- Born: September 19, 1962 (age 63)
- Genres: Rock; pop; R&B; soul; funk; funk rock; funk metal; dance;
- Occupations: Musician; actor;
- Instruments: Vocals; percussion;
- Years active: 1981–present
- Labels: Warner Bros.; Paisley Park;
- Website: Official Website For Jerome Benton

= Jerome Benton =

American musical performer, dancer, and actor

Jerome Benton (born September 19, 1962) is an American musician and actor, best known for being the dancer, percussionist, and backing vocalist for The Time.

==Career==

Benton is the brother of The Time bassist Terry Lewis and worked closely with the band behind the scenes in their initial career. During a performance, lead singer Morris Day asked for a mirror. Benton responded by ripping a mirror out of the club's restroom and bringing it on stage for Day to comb his hair. Following the performance, Benton joined the band as a comedic foil to Day, and provided additional backing vocals and percussion.

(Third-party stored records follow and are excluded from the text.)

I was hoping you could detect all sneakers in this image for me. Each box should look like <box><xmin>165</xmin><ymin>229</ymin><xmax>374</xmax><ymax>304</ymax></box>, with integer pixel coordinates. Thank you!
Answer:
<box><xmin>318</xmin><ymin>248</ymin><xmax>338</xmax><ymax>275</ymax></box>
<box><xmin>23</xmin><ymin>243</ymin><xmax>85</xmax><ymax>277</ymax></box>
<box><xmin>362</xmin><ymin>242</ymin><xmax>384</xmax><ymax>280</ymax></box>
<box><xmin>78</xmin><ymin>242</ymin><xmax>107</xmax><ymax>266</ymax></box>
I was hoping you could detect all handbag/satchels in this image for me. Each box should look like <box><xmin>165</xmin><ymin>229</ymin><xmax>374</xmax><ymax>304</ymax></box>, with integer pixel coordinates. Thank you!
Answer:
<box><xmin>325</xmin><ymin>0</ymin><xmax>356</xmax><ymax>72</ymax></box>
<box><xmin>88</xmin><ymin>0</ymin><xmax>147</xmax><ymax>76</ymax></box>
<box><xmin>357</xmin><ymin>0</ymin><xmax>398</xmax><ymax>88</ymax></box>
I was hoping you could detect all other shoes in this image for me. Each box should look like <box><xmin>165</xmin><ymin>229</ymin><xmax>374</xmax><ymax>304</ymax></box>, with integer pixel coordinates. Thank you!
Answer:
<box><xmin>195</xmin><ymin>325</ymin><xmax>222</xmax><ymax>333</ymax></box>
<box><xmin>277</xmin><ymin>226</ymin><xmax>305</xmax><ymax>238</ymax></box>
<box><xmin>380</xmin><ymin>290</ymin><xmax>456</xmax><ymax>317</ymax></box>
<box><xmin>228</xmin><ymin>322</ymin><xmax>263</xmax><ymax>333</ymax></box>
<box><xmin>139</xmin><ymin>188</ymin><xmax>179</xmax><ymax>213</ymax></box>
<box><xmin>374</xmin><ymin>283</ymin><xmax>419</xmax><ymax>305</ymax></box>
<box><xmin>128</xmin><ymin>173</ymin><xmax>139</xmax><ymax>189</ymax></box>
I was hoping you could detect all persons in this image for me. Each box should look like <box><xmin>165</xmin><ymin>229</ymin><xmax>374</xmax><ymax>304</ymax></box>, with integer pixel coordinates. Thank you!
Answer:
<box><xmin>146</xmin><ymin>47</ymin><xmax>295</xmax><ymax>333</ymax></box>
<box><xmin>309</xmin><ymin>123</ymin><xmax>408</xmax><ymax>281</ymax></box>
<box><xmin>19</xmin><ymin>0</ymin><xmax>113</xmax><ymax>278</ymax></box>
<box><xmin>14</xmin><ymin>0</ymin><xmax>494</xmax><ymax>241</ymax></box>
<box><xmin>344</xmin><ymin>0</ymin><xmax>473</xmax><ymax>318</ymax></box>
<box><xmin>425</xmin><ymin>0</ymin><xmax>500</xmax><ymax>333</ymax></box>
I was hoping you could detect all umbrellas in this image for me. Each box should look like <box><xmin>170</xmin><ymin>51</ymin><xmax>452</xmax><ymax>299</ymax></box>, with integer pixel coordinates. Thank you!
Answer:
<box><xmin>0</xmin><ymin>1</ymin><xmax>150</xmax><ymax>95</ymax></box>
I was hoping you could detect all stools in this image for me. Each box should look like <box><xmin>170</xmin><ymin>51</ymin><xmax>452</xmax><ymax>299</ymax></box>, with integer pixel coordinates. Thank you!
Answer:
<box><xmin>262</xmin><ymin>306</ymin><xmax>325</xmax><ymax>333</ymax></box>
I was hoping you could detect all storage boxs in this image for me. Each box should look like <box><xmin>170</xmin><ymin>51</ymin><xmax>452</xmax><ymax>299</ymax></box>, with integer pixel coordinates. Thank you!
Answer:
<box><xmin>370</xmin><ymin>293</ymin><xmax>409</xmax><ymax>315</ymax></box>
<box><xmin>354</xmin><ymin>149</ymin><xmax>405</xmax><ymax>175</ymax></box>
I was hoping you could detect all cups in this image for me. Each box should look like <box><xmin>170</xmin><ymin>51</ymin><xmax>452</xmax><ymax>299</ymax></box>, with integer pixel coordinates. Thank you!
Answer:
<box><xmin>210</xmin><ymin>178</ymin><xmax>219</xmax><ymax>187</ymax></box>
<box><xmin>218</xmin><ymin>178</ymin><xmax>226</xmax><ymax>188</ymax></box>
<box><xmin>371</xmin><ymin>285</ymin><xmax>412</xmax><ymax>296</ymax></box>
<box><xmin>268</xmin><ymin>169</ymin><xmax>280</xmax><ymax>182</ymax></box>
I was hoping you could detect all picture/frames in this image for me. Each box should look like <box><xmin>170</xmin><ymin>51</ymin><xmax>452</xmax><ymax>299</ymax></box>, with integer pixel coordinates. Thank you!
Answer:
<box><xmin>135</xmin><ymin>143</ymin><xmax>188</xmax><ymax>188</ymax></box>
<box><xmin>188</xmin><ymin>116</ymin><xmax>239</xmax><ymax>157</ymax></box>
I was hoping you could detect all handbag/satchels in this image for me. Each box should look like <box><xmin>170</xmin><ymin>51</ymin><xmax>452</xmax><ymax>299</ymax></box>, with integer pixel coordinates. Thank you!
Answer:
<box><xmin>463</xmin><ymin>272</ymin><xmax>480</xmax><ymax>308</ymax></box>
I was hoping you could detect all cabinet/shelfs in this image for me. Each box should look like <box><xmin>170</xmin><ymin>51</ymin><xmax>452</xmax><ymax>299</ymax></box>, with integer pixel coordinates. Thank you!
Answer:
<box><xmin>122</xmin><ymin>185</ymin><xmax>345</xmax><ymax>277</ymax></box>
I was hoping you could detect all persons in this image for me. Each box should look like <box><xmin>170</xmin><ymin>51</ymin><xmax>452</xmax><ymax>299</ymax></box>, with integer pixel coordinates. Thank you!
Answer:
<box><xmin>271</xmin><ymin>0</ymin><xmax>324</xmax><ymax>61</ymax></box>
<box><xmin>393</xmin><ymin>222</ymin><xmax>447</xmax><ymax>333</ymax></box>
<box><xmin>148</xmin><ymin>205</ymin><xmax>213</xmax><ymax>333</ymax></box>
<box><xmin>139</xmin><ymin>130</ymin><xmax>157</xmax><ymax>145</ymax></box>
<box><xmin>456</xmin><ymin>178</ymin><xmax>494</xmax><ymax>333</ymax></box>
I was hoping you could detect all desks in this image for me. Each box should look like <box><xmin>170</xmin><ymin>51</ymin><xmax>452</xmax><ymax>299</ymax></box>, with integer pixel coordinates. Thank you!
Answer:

Benton appeared in the 1984 film Purple Rain with the rest of The Time and assumed the role of Morris Day's bodyguard and valet. He also appeared in Prince's second film Under the Cherry Moon, and in Prince's fourth film Graffiti Bridge. The chemistry between Day and Benton was well received. Although The Time soon dissolved after Day started pursuing a solo career, Prince retained Benton, as well as Jellybean Johnson and Paul Peterson for the short-lived project The Family.
In 1986, Benton appeared in the music video for Janet Jackson's "Control" along with Terry Lewis and Jimmy Jam.
Benton reunited with The Family on December 13, 2003 for a single charity performance along with other acts formerly associated with Prince.

Benton joined Prince alumnus Jill Jones, Greg Brooks & Wally Safford in Detroit June 2017 for "The Purple Block Party: Prince" sponsored by UrbanOne Station KISS 105.9 in honor of the late performer's birthday.

In January 2018, Benton joined his brother Terry Lewis in support of Super Bowl Live in Minneapolis. Jerome was featured in several performances including fDeluxe The Family, The Time, Morris Day & The Time and Sheila E.

Benton returned to Minneapolis in support of the PRN Alumni Foundation in April 2019. The event featured a performance from Ingrid Chavez with an Author's panel featuring Chris Riemenschneider, Jim Walsh, Allen Beaulieu, Tamar Davis & Duane Tudahl.